On Mon, 2003-06-02 at 01:30, Theo v. Werkhoven wrote:
Please sent your replies to the list, not to me personal, thanks.
Sorry about that.
Oh, and please configure your MUA to include reply tokens, otherwise trying to find out who wrote what becomes somewhat tiresome.
If by "reply token" you mean an indicator of who wrote the quoted material I have to ask if you're blind. You wrote the whole snipped lot, and there is a "Theo v. Werkhoven wrote" attribution. Please adjust *your* mailer to add proper quote marks. In your mail it appears that I wrote the "I thought this was about..." paragraph, which was a quote from your mail and indicated as such in the mail I sent to you.
I don't agree. the /dev/ fs is an important property of Linux/Unix, it is imho important that users realize that ordinary files basically behave in the same way as a mounted floppy, a string of zero's, a string of nulls or a tapedrive. Ie, they have stdin and stdout, and can pipe from or to programs.
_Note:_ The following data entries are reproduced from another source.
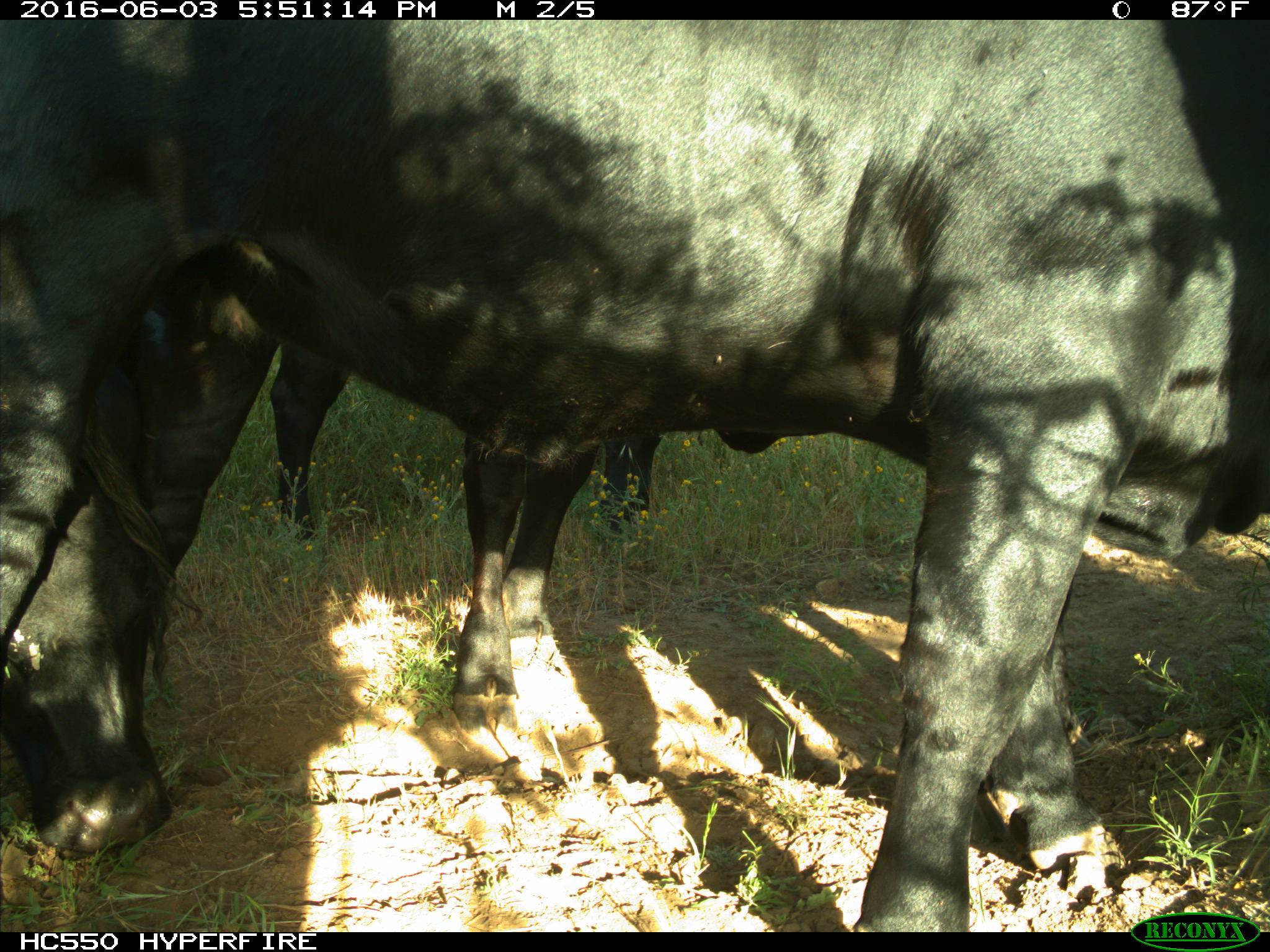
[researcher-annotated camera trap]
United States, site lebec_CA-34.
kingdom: Animalia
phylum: Chordata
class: Mammalia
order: Artiodactyla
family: Bovidae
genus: Bos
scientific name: Bos taurus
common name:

No it isn't. It is completely useless knowledge for, say, the company secretary. In fact, it is worse than useless, since it's just distracting from his/her real work. There are users for whom that type of knowledge would be useful. And then there are most users, for whom it is not.
Knowing a thing or two about the /ever present/ standard text processor tools is usefull too, if only to give them a feel for the power of these tools for future uses.
For most regular users there are not now, nor will there ever be a time when sed, awk of vi is useful. This is why companies have admins. It is extremely detrimental to the "linux on the desktop" movement to include this type of material in "luser" classes. It scares people away.